L’amore è possesso dell’oggetto amato o della persona amata. Il possesso fa parte dell’amore vero. Non si tratta di un’acquisizione di qualcosa che viene dall’esterno, è semplice arricchimento intrinseco che origina dal volere il bene dell’altro.

«C’è più gioia nel dare che nel ricevere» insegna la Scrittura. La retribuzione è già nell’uscire da sé: il premio è già nel lavoro nella vigna del Signore.

Terza condizione (sicuramente vera) posta da Sant’Agostino: la volontà di amare abbia come obiettivo un oggetto degno di essere amato. In quest’ultimo presupposto sono coinvolte facoltà diverse dal semplice appetito sensibile o volitivo. Amare è scegliere la persona o la cosa da amare. Tale scelta di campo è un’opzione radicale fondante tutta la propria esistenza: la scelta del nostro oggetto d’amore cambierà il nostro modo di vivere e di essere.
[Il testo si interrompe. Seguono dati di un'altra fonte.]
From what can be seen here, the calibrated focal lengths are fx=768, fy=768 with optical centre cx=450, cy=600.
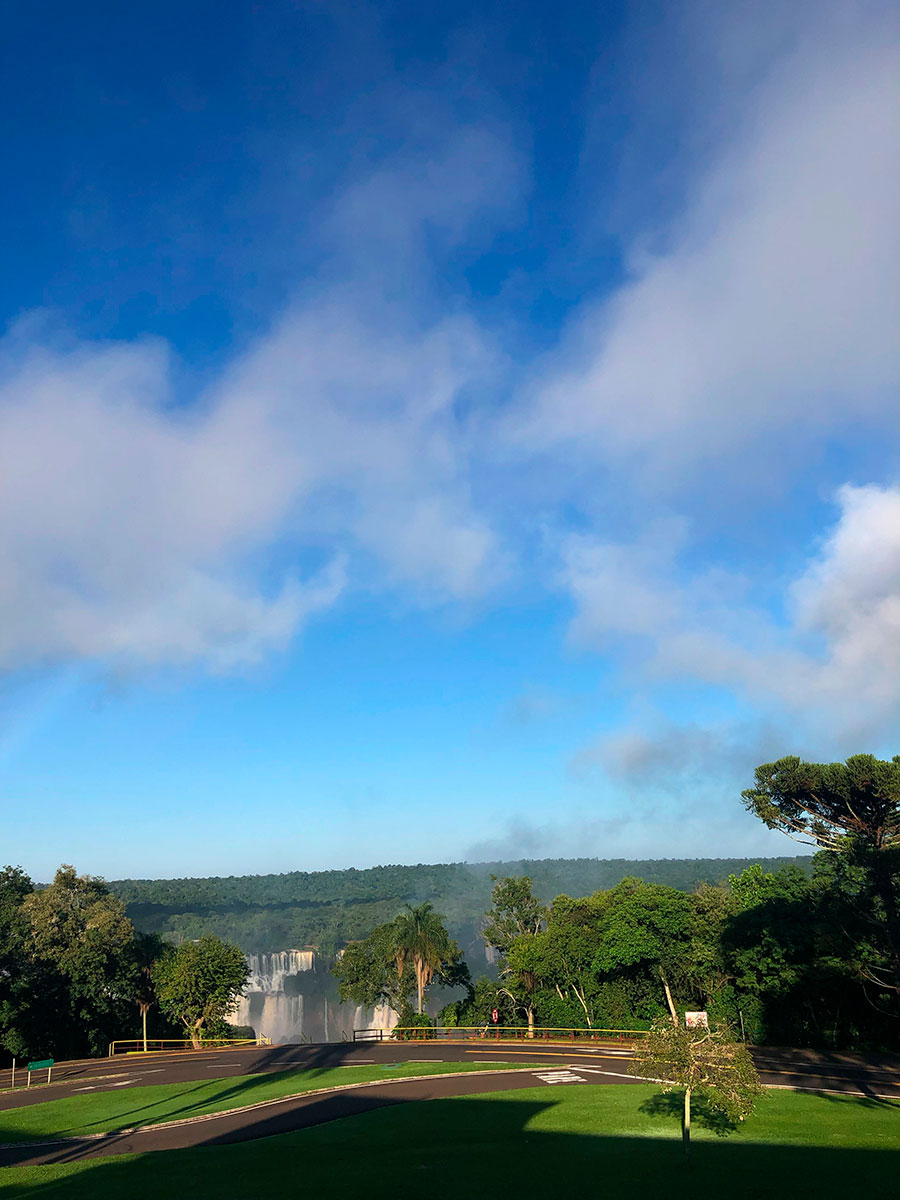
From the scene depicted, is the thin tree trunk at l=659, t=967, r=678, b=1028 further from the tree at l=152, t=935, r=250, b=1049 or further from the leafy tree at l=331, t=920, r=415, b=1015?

«Dov’è il tuo tesoro, lì sarà il tuo cuore».

Saper discernere ciò che merita di essere amato e ciò che invece merita di essere ignorato o addirittura odiato (il peccato, per esempio), è un modus vivendi, un atteggiamento sostanziale del proprio essere.

La razionalità, l’intelletto, la ricerca devono quindi attivarsi per poter discernere con precisione, con cura e massima oggettività, ciò che merita di essere conosciuto davvero e definitivamente amato e ciò che non lo sia. L’amore, essendo uscita da sé ed adesione all’altro è in grado di trasformare dall’interno il donante: il donante si rende uno, per osmosi, al donato: questo «passaggio di essere», che è al contempo arricchimento, rende migliori se l’oggetto d’amore è Dio stesso (direttamente in Sé, o indirettamente, nelle sua volontà, quindi negli altri), peggiori se l’amore è non senso, ossia perversione verso il male (cosa che in ultima analisi coincide con la insignificanza e la perdizione). In questo caso, forse, neppure d’amore si tratta.

«A chi non ha sarà tolto anche quello che pensa di avere».